Immer mehr Unternehmen betreiben mittlerweile aktives Diversity Management und alle Befragungen der jüngsten Zeit zeigen die Wichtigkeit für Unternehmen deutlich auf.
Als Berater widmen wir uns seit vielen Jahren dem Thema Diversity Management, in der Begleitung von Unternehmen, in Trainings und Publikationen. Die wachsende Bedeutung und unsere Erfahrung waren Grund genug, diese Broschürenreihe herauszugeben.
Die Broschüren bestehen aus dieser vorliegenden allgemeinen Broschüre zu Diversity Management und sechs weiteren zu den sogenannten „Kerndimensionen“, also den unverrückbaren Unterscheidungsmerkmalen von Menschen, die auch durch geltendes Gleichbehandlungsrecht geschützt sind. Sie sollen einen kompakten Überblick über wesentliche Bereiche des Diversity Managements geben und Anregung für die erfolgreiche Umsetzung im eigenen Unternehmen liefern. Dazu gibt es zahlreiche Praxistipps und Beispiele von Unternehmen verschiedener Branchen sowie Anregungen für mögliche Maßnahmen.

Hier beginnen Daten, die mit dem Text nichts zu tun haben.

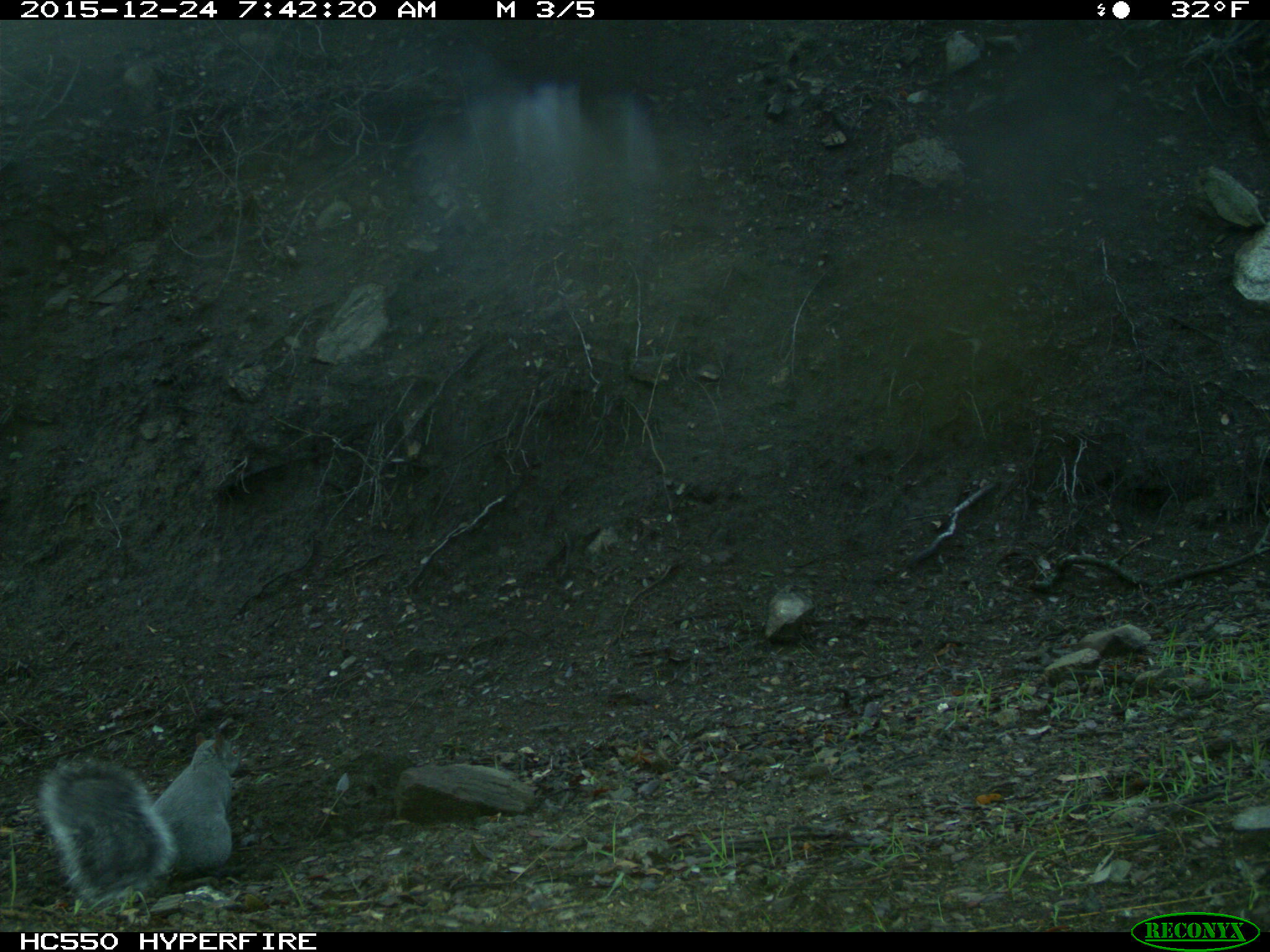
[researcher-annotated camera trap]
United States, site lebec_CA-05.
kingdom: Animalia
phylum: Chordata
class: Mammalia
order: Rodentia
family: Sciuridae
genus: Sciurus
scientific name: Sciurus carolinensis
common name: eastern gray squirrel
Sciurus carolinensis (eastern gray squirrel).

An dieser Stelle bedanken wir uns sehr herzlich bei der Industriellenvereinigung (IV), für die eine Auseinandersetzung mit Diversity wesentlicher Bestandteil der Verantwortung für die Gesellschaft und für eine innovative internationale Positionierung Österreichs ist und welche die Entwicklung dieser Broschürenreihe unterstützt hat.
Wir freuen uns, wenn sie darin die eine oder andere Anregung für das Diversity Management Ihres Unternehmens finden oder Ihnen die Broschüren Anreiz sind, gleich heute in Ihrem Unternehmen ein erfolgreiches Diversity Management zu etablieren. Sie können sich sicher sein: Es zahlt sich aus!
Unternehmen stehen heute vor einer Vielzahl an Herausforderungen und Chancen. Digitalisierung, Globalisierung, Migration, demografische Veränderungen und/oder Fachkräftemangel sind nur einige der häufig genannten Trends und Entwicklungen unserer Zeit.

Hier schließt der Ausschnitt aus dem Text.